Canzoni di protesta, romanzi di denuncia, arte che si fa provocazione: da sempre le stagioni politiche controverse indirettamente incoraggiano le forme creative, almeno fino a quando non si trasformano in dittature vere e proprie e allora bisogna aspettare la fine della guerra civile per poter apprezzare il prodotto di tanta creatività. La partenza a ruote fumanti della presidenza Trump fa pensare che ne vedremo e nelle sentiremo delle belle: il regista Michael Moore, per esempio, ha già chiamato a raccolta «un esercito di comici» per distruggere Trump con l’arma del ridicolo.

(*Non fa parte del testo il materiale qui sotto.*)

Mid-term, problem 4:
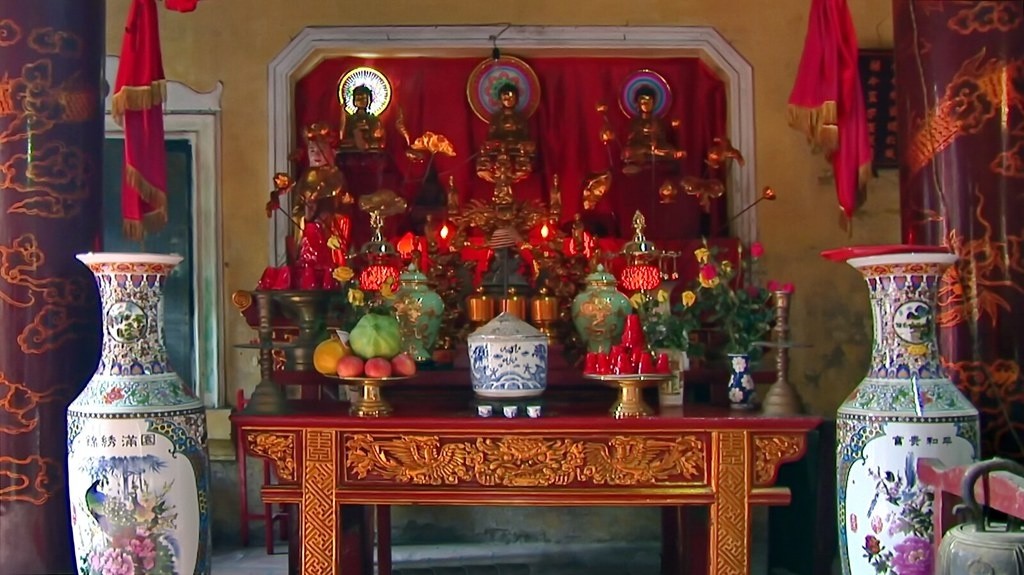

Sospendendo ogni giudizio su Trump, una domanda pare comunque legittima: ma le arti, oggi, sono ancora un’arma? Le canzoni di Bob Dylan, cinquant’anni fa o giù di lì, circolavano grazie ai club e ai raduni ancor più che per merito dei dischi e lo stesso accadeva alle poesie di Ginsberg e ai film di Warhol. Raggiungevano le masse o anche solo un élite, ma dove arrivavano facevano presa. Molta più, credo, di quanto facciano canzoni che si scaricano da iTunes, film in streaming su Netflix e opere collocate in musei davanti ai quali fanno la fila pullman carichi di turisti.

Questo non vuol dire che la “fioritura” non ci sarà: probabilmente, però, dovremo accontentarci di fiori artificiali.